— Текст для чтения —
Что-то хрустнуло в мире. Былинка

Александр Григорьевич Раков
Внезапно умер единственный друг. На память от него остался маленький сувенирный фонарик на одной батарейке. Включишь его — горит, выключишь — гаснет, включишь — опять горит. Так странно… В Малайзии перевернулся паром, погибло 800 с чем-то человек, и назавтра об этом все, кроме родственников, забыли. А о гибели 1500 пассажиров с теплохода «Титаник» в 1912 году человечество помнит, снимает фильмы, пишет романы, достает со дна моря проржавевшие сувениры, исследует судьбу каждого, имевшего хотя бы малейшее касательство к катастрофе самого большого по там временам судна в мире. Включишь — горит… Выключишь — гаснет…

ФОНАРИК
Еле зримый окна переплет.
Что-то в мире сломалось снаружи.
Глянь, фонарик потухший плывет,
Словно рыбка, в густеющей стуже.

Почему я не сплю, почему?
Что-то хрустнуло в мире. Но скоро
Я его заменю, починю —
Тот фонарь на вершине простора!

А пока — привыкай к темноте,
Натыкайся, душа, на пустоты…
Где — товарищ? Любимая — где?
Молчаливая родина, — кто ты?
Глеб Горбовский, СПб

Будущие курсанты-милиционеры еще только учатся, а взгляд уже цепкий, щупающий, с прикрытой наглецой и вызовом — власть! Вот стоят они после занятий вдоль трассы группками по 3-4 человека — чтобы, завидев форму, подвезли безплатно до метро.

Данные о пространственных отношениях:
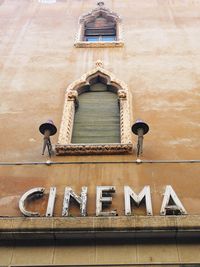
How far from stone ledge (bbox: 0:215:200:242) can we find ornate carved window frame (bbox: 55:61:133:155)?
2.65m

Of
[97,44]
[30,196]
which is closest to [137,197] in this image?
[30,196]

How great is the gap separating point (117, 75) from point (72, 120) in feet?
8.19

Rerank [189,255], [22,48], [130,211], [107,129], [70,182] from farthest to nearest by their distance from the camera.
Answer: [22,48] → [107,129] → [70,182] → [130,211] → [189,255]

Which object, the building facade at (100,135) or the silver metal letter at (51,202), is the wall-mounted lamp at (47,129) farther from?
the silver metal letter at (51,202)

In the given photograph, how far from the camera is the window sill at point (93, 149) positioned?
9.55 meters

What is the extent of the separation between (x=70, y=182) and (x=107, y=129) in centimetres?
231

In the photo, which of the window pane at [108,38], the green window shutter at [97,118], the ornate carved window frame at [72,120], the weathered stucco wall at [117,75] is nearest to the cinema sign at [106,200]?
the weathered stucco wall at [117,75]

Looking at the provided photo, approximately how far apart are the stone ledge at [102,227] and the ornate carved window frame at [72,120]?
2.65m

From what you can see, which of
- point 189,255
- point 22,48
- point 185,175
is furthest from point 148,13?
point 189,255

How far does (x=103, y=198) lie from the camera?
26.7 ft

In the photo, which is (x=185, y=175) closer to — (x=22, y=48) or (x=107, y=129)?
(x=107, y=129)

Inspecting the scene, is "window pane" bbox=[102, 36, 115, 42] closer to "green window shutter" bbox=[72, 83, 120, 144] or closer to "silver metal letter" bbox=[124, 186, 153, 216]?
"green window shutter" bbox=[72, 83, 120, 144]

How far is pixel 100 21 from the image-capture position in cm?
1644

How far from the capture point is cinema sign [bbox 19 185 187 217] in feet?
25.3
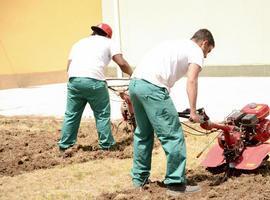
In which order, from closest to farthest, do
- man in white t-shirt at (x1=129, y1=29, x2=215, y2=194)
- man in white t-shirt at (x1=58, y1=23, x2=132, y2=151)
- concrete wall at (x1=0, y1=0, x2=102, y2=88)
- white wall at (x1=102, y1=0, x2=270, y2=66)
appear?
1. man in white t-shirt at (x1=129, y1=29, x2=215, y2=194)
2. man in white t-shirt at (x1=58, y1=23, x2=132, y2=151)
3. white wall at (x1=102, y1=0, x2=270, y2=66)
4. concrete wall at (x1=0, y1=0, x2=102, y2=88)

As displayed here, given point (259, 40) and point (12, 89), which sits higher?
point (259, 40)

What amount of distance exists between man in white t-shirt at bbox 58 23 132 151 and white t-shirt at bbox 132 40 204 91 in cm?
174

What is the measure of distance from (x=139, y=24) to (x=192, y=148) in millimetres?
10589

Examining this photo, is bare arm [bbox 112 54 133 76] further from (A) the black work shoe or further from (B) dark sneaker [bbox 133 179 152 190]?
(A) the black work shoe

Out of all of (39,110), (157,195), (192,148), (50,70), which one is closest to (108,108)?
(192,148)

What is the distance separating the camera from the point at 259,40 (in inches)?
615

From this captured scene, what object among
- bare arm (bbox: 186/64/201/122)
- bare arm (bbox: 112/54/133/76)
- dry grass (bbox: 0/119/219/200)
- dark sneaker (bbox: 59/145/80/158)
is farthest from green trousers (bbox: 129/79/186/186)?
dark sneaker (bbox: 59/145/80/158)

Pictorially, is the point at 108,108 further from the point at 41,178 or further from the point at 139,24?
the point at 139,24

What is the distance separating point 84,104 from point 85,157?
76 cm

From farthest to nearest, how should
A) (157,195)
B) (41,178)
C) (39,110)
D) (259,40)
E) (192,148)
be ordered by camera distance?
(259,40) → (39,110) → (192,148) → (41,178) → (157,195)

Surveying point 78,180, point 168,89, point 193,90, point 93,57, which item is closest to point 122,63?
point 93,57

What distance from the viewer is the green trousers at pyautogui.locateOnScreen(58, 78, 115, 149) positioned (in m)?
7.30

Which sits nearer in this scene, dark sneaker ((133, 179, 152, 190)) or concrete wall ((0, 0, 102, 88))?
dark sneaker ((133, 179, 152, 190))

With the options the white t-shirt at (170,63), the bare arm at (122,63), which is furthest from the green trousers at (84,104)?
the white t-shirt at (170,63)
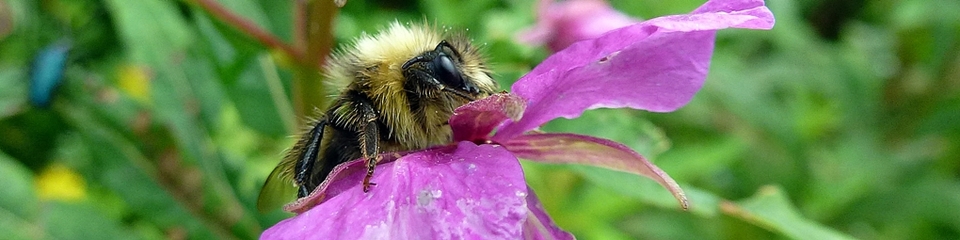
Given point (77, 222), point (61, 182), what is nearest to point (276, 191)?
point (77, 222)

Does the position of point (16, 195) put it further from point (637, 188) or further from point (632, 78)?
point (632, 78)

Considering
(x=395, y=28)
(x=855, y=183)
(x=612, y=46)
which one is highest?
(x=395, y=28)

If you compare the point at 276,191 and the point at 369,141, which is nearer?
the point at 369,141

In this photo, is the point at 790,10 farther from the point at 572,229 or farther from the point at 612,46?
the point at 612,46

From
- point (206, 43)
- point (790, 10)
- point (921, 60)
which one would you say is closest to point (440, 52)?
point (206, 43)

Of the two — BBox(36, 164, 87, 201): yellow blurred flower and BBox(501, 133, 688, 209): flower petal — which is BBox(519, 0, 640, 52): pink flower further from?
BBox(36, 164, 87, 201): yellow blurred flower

==

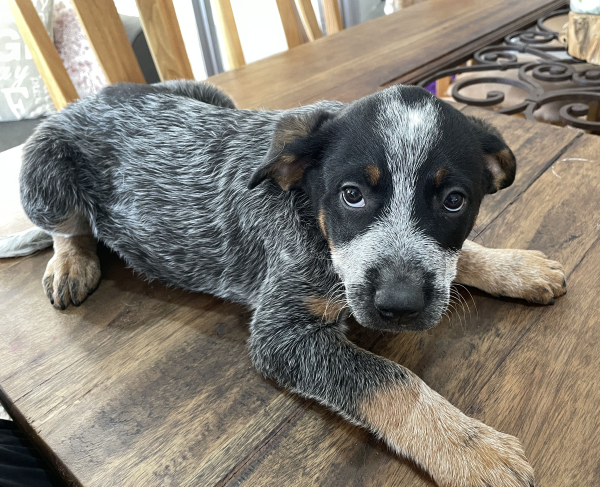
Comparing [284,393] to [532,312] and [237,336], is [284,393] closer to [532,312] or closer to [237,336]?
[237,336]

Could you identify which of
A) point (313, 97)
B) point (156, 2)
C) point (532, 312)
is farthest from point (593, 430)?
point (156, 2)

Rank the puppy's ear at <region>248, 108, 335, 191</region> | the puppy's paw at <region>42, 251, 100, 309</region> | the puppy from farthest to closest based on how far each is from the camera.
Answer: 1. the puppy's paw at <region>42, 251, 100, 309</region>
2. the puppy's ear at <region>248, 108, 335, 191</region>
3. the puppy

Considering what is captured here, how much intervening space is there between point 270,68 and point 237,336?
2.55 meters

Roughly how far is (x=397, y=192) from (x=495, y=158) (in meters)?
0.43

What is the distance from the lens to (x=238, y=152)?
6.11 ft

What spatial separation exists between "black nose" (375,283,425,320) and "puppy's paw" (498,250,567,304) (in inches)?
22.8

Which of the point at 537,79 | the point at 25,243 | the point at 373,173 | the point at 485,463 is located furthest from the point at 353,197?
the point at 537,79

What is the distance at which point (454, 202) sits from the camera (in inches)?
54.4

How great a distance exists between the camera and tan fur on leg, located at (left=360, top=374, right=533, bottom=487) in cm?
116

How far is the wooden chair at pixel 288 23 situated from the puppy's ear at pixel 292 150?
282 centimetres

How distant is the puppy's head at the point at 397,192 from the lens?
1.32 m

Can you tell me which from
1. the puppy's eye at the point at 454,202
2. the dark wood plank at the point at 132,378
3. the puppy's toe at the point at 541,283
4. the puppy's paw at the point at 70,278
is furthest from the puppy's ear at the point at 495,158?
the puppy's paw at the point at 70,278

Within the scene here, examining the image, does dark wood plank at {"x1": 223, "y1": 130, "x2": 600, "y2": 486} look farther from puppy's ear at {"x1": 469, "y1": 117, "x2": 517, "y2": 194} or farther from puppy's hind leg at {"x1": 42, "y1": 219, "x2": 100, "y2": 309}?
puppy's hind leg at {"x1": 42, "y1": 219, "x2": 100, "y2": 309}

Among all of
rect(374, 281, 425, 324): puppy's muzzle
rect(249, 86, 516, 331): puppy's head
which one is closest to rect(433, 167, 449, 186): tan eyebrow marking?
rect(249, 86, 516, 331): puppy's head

— Задание —
По тексту для чтения объясните в одном–трех предложениях, зачем будущие курсанты-милиционеры после занятий стоят вдоль трассы группками по 3-4 человека. Эти записи представляют собой отдельный, самостоятельный материал.

— Полный ответ —
Они стоят так, чтобы водители, завидев на них форму, бесплатно подвезли их до метро.